Venant du quotidien Les Echos, on n’a certes pas de caricatures telles qu’on en a vues en France sur la personne du Prophète de l’Islam ! Mais, rien ne saurait contredire que dans l’imaginaire des disciples de Serigne Moustapha, on a écorché une image, on a touché au caractère sacré qu’il revêt dans bien des cœurs, on a, alors, « attaqué » plus un symbole qu’un citoyen. Par cette inversion, c’est le côté des « lésés » qui caricature l’autre côté qui a plus tendance à caricaturer. Le journaliste, ici, est un caricaturiste caricaturé ! Oui, en passant outre ce cas spécifique pour voir comment les journalistes sont socialement considérés. En effet, dans l’imaginaire collective sénégalaise, journalisme rime souvent (trop) avec mensonge (qu’on excuse le terme, mais c’est ainsi que ça se dit dans les rues). Si donc cette information d’aujourd’hui se révèle fausse, la caricature à contre-sens qui s’est déjà développée dans le corps social va s’amplifier. Et le journalisme en souffrira : plutôt, les journalistes qui ne sont pas dans ce lot de « menteurs ».

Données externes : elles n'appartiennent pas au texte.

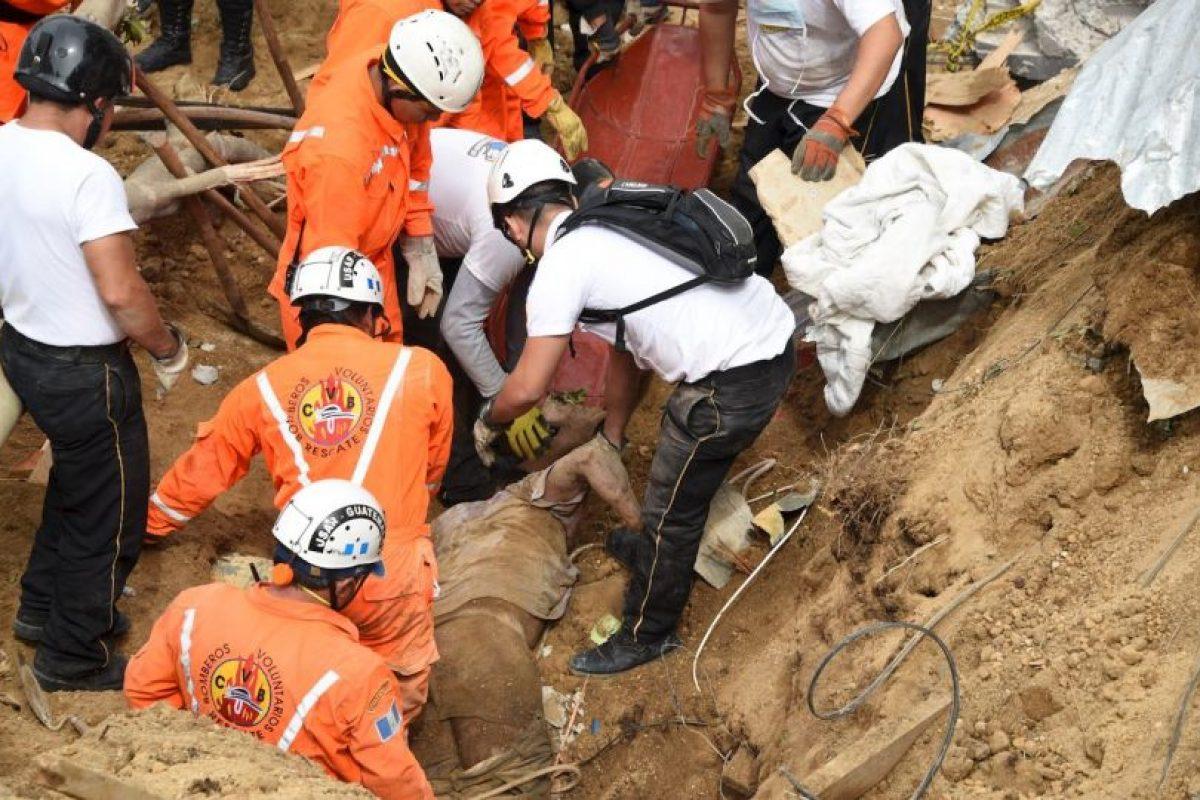 Más de 800 rescatistas participan en la búsqueda de soterrados. Foto:AFP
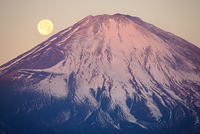 静岡県 紅富士と月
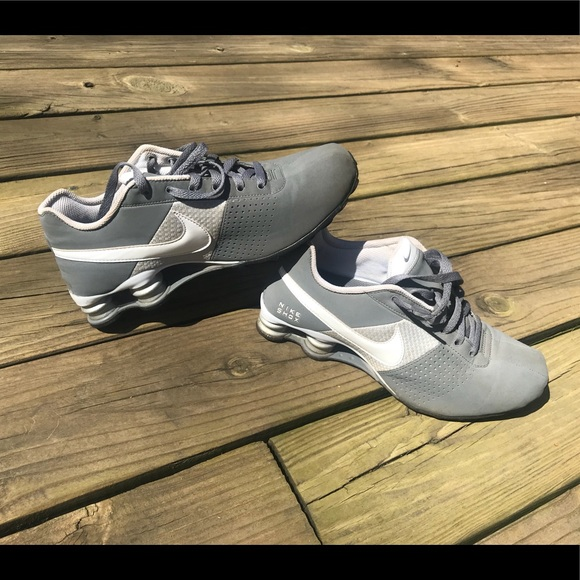 wholesale dealer 4c3eb feca5 ... official store nike shox deliver men running gray white comfort 8 60a9c  8a964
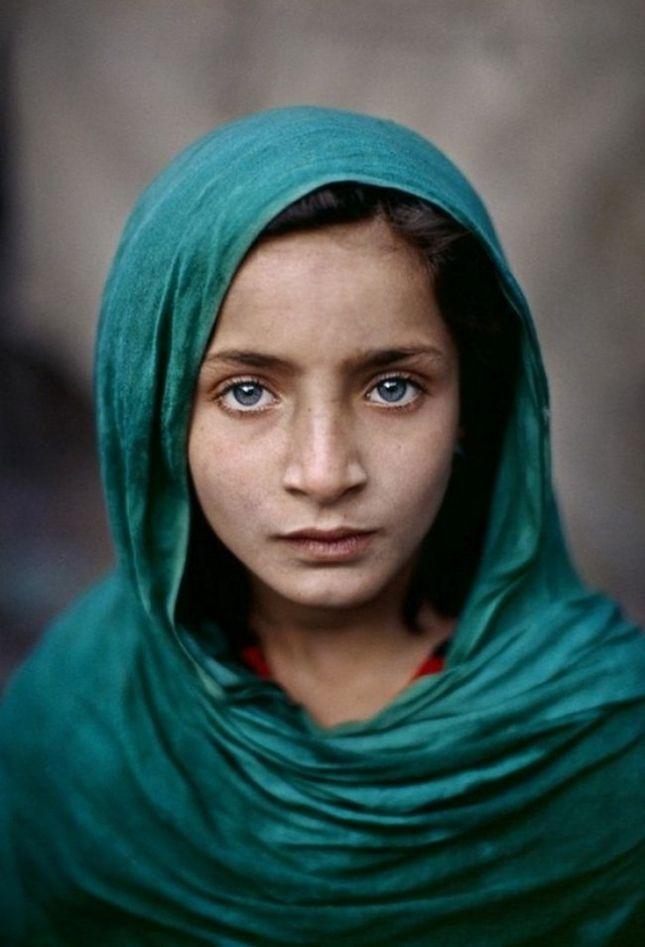 Поразительно красивые глаза реальных людей , Афганская девочка.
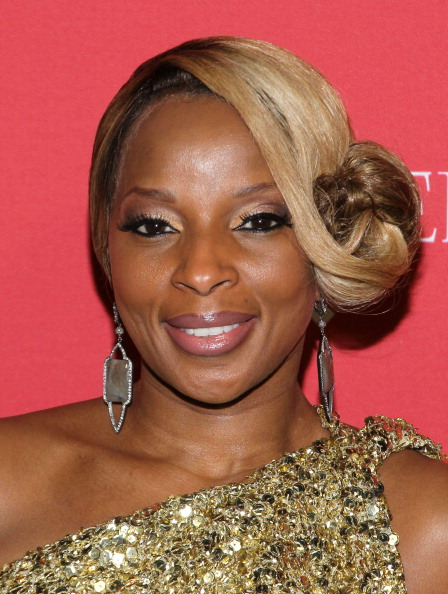 Eyeshadow「(Belvedere) RED Pre-Grammys Party With Mary J Blige - Arrivals」:写真・画像(4)[壁紙.com]
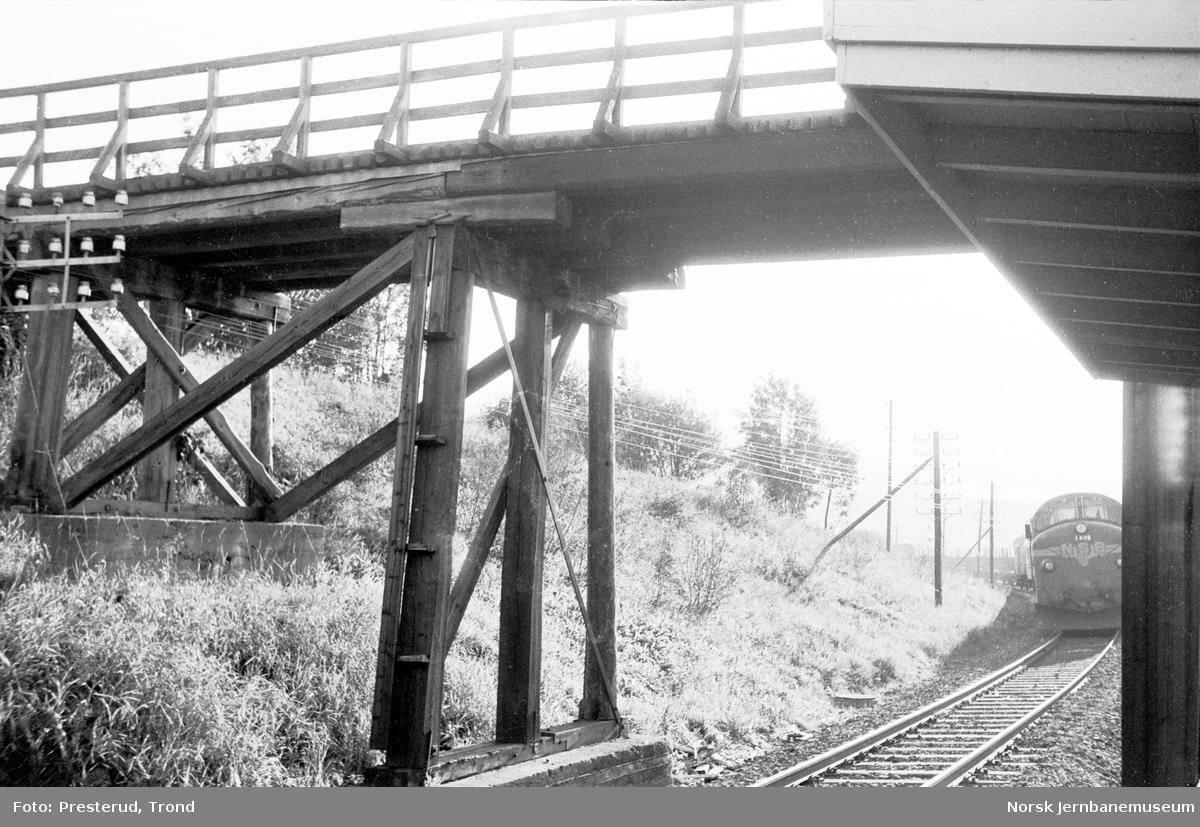 Vegovergang ved Være holdeplass, hvor diesellokomotiv type Di 3 nr. 603 ankommer med godstog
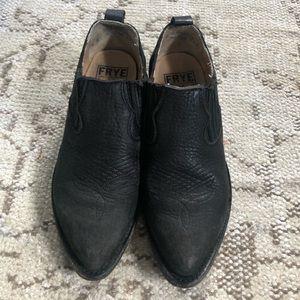 Frye Billy Shootie black bootie size 6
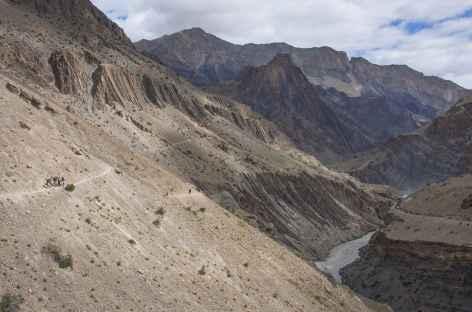 Montée au Parfi La, Ladakh, Zanskar- Inde -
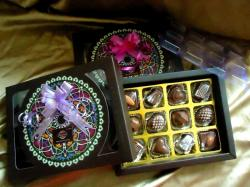 Homemade Chocolate Gift Box - Big Box - 12 Pcs
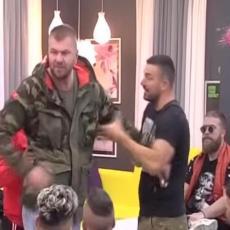 HAOS! Janjuš BESAN URLAO na NJU! Izgubio kontrolu! NOSI SE, BRE, U P*ČKU MATERINU, BOLESNICE!(VIDEO)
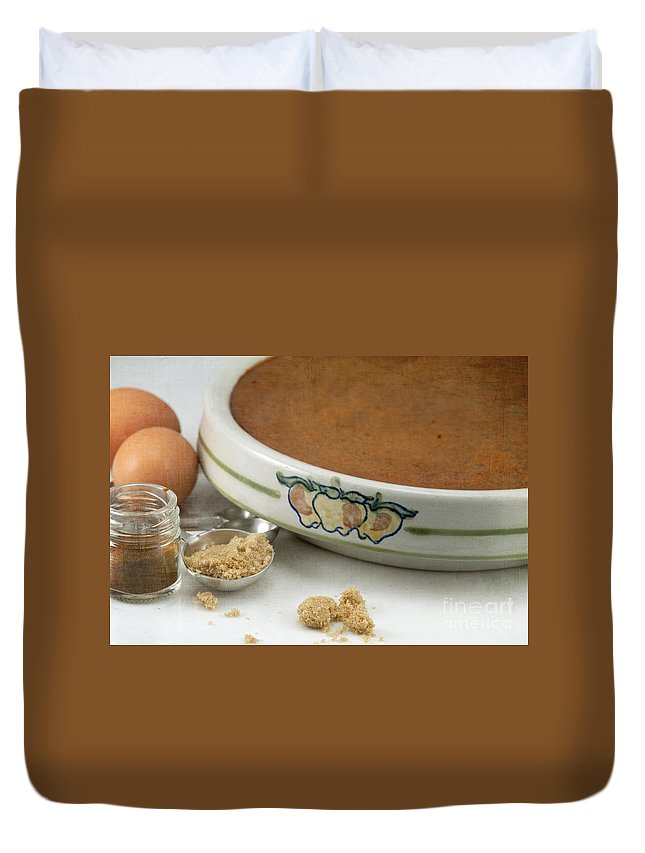 Baked Duvet Cover featuring the photograph Pumpkin Pie by Juli Scalzi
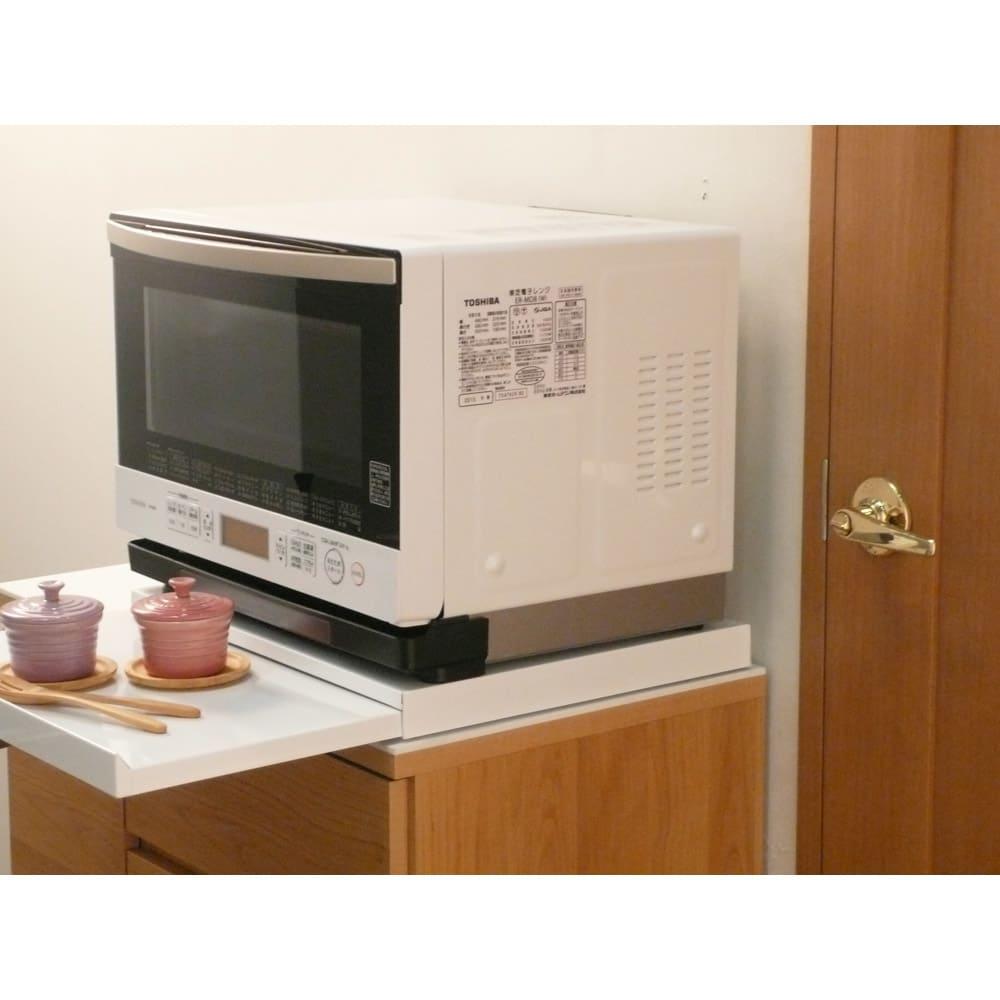 家電周りでの調理をサポートするレンジ下スライドテーブル 幅45高さ4.5cm 家電の下に便利なちょっと置きスペースがつくれる収納アイデア商品です。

Aussi ironique que ça puisse paraitre, le fait qu’aujourd’hui on ait touché à du sacré sans base véridique ( ?), désacralise le journalisme.

Par ailleurs, est-il éternellement soutenable qu’on sente dans un même corps social qu’il y a des intouchables ! Intouchables jusqu’au point où informer sur leur probable maladie relève du péché et occasionne, par conséquent, les foudres d’une communauté ? En ce sens, on peut s’interroger ainsi : qui est-ce qui pose les limites de la liberté d’expression ? Ou, la liberté d’expression est-elle si libre que ça ? A n’en point douter, elle n’autorise pas la « création » d’information. Mais lorsque l’information est, force est de constater qu’elle engendre avec elle sa jumelle : la liberté pour un professionnel de l’information de la diffuser. L’on pourrait opposer à cela ceci : « attention, information sensible ! »

Information sensible, qui sait ? Une chose est sûre : au rythme où on va, Charlie Hebdo n’est pas prêt de s’éloigner des débats. Puisque les caricatures grandissent et, parfois comme dans ce cas-ci, s’inversent : la société crée une caricature du métier de journalisme, tandis que les professionnels butent encore sur des thèmes, des individus à propos desquels il semble illégitime de parler dans un certain sens, avec un certain ton, même celui de l’ironie… Et la gravité semble être  là. En vérité, où va-t-on lorsqu’un droit consacré en perd de son poids dans certaines situations ? Où va-t-on quand la légitimité sociale des uns entrave la légitimité du métier des autres… Et ceci n’est pas Charlie mais, un droit à la pensée, tout simplement !

MOUSSA SECK – laviesenegalaise.com

1 Commentaire
  1. Dit Doudou

    « Liberté d’expression n’est pas la création d’information ». cette affirmation répond à toutes les questions que vous venez de poser. On ne parle pas d’intouchables ici car nous sommes habitués aux horreurs médiatiques en son encontre. Ce que l’on ne tolère plus c’est la diffusion de fausses d’informations à l’endroit des hommes honnêtes. Kokou mayatuniu ko kenne.